La validation de la candidature de Abdoulaye Wade a provoqué des violentes manifestations
Le coordinateur du Mouvement du 23 juin est interrogé sur les violences qui ont éclaté vendredi
à Dakar juste après l'annonce de la validation par le Conseil constitutionnel de la candidature à la présidentielle de février du chef de l'Etat sortant, Abdoulaye Wade.
Les Etats-Unis, l’union européenne et la France ont lancé des appels au calme après la violence qui a suivi la validation de la candidature d’Abdoulaye Wade par le Conseil constitutionnel. Des chefs religieux ont également exprimé leur préoccupation.
L’Union européenne conseille l’usage des procédures prévues pour contester la candidature de Wade plutôt que l’emploi de la violence.
Elle insiste également sur la nécessité d’organiser un scrutin calme et transparent dont les résultats reflètent la volonté du peuple sénégalais.

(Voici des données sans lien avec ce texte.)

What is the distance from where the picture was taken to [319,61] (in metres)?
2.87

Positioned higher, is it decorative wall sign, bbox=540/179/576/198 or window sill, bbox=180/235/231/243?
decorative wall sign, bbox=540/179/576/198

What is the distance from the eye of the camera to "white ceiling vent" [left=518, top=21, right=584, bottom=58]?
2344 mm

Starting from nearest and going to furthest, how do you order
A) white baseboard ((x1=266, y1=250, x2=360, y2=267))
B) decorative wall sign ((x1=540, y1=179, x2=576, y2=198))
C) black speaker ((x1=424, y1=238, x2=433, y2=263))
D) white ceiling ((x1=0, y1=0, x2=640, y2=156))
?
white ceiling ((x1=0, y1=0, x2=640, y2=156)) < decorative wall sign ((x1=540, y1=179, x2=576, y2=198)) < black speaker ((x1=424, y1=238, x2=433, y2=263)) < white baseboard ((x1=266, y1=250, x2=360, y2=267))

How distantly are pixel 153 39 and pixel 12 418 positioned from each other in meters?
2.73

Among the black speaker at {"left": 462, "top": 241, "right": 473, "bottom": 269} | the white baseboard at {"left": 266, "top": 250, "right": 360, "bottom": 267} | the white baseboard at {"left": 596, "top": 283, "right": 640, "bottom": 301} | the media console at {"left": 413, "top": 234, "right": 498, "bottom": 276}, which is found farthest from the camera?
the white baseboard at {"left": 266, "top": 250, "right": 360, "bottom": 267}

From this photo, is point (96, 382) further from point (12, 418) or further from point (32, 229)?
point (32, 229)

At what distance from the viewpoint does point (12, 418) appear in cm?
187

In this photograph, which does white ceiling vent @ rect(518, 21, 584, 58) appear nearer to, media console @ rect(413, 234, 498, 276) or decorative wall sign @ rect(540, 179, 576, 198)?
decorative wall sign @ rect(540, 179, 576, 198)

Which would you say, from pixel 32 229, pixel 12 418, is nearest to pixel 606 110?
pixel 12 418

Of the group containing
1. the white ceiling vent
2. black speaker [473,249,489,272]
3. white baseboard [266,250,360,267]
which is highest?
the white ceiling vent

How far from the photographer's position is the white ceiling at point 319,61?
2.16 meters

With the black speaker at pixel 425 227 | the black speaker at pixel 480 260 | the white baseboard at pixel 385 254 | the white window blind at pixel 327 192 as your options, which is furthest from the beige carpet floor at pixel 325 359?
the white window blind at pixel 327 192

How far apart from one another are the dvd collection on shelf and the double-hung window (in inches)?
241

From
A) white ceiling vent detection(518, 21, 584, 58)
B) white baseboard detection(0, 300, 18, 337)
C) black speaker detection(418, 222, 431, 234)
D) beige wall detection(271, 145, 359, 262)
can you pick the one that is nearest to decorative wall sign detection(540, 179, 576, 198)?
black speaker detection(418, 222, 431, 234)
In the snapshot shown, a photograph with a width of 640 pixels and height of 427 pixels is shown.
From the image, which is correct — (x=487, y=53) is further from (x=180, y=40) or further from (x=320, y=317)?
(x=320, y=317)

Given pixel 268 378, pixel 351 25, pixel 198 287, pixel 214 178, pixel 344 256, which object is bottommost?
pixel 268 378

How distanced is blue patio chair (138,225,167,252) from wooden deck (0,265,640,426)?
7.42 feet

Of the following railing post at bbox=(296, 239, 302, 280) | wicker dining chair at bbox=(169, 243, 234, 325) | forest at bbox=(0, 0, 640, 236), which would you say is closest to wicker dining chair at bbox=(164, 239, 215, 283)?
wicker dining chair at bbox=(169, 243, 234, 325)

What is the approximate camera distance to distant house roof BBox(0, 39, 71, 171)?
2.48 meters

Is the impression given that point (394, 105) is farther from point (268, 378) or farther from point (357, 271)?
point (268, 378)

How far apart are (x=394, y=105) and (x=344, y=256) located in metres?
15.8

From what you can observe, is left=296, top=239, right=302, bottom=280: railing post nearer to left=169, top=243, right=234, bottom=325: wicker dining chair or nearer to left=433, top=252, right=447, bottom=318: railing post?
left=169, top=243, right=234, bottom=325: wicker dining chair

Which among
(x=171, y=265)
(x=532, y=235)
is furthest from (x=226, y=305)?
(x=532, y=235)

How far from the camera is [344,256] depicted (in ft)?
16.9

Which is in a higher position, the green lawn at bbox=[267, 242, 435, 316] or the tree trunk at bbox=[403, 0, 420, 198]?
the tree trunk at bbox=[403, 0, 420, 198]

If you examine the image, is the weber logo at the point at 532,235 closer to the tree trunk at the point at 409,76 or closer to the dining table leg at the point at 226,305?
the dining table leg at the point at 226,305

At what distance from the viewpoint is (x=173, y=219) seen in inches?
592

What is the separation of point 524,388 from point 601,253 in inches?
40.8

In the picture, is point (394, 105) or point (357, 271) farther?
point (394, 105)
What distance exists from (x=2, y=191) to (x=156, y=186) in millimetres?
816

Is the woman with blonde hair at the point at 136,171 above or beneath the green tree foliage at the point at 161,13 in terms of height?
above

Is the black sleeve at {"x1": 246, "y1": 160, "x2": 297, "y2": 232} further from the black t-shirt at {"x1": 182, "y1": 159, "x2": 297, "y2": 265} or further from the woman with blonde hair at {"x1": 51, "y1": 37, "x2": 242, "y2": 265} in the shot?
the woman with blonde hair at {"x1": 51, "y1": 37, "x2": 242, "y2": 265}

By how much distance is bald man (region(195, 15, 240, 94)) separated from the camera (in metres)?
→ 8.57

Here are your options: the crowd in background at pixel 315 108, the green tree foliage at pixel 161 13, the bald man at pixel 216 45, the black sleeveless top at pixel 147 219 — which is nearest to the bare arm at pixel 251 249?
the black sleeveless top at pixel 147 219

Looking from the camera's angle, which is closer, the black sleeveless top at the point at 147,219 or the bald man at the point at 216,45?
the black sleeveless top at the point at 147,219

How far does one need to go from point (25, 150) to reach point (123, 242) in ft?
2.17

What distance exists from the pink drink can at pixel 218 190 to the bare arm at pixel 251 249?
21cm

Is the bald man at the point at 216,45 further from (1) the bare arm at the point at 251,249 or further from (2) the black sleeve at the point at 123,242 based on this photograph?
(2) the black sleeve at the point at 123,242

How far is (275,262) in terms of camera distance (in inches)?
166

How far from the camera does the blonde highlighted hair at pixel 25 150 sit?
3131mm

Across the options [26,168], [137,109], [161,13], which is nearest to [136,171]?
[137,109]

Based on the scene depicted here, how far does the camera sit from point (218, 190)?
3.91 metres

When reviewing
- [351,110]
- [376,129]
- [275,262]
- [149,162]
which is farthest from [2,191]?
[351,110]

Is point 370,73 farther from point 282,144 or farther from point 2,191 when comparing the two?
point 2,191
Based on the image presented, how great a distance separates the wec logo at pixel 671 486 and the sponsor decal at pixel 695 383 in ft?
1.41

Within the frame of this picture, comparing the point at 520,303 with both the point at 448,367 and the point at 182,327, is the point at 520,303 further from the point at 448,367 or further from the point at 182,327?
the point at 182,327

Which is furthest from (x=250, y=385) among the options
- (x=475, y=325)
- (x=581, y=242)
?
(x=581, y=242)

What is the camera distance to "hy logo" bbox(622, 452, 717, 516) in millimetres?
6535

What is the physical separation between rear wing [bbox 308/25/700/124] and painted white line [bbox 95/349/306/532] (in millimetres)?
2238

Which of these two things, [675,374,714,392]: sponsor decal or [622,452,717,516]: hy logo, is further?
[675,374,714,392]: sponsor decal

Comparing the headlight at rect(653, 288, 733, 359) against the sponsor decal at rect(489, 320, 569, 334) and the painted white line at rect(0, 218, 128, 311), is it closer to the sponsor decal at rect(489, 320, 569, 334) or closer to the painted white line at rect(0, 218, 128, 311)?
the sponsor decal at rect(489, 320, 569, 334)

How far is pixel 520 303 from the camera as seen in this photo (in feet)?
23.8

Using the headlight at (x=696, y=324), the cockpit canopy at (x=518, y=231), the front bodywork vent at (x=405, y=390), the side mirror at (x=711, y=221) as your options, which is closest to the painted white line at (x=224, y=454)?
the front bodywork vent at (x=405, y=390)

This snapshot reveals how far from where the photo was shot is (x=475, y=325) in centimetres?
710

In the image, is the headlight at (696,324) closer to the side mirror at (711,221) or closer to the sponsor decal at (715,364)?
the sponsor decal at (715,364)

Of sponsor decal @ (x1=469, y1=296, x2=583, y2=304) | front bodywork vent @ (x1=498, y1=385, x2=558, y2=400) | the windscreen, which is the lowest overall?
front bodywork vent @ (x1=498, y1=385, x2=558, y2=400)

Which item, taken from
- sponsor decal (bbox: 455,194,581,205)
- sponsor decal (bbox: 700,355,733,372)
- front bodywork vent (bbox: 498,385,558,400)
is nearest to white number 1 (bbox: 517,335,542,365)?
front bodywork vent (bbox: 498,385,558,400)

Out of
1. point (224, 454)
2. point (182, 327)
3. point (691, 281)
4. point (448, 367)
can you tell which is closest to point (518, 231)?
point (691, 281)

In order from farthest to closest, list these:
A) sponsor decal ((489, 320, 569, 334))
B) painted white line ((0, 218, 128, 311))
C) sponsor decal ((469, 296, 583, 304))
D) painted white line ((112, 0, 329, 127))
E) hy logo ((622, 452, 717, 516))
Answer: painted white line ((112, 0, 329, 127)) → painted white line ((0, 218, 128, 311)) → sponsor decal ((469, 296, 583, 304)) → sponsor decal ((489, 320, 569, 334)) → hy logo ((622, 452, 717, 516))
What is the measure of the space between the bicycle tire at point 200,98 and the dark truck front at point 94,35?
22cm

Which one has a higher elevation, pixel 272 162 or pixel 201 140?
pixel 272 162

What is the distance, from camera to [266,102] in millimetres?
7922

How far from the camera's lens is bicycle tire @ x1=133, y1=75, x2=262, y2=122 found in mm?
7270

La France a déploré la mort d’un policier lors des incidents.
Le porte-parole du ministère français des Affaires étrangères appelle la classe politique sénégalaise à la retenue.
Quant à l’ambassadeur des Etats-Unis, il s’est particulièrement adressé aux jeunes.
Lewis Lukens recommande en outre le respect de la décision du Conseil constitutionnel.
Le khalife général de la confrérie musulmane des mourides a invité hier le pouvoir et l’opposition à dialoguer et à se faire confiance mutuellement.
C’est ainsi que le scrutin du 26 février aura des chances de se dérouler dans la sérénité.
Les protagonistes, eux, continuent la confrontation.
Alioune Tine, président de la Raddho et coordonnateur du M23, a passé la nuit dans les locaux de la Division des investigations criminelles où il subit un interrogatoire sur les incidents de la nuit du vendredi au samedi.
Le M23 a lancé un appel à la résistance contre la dictature.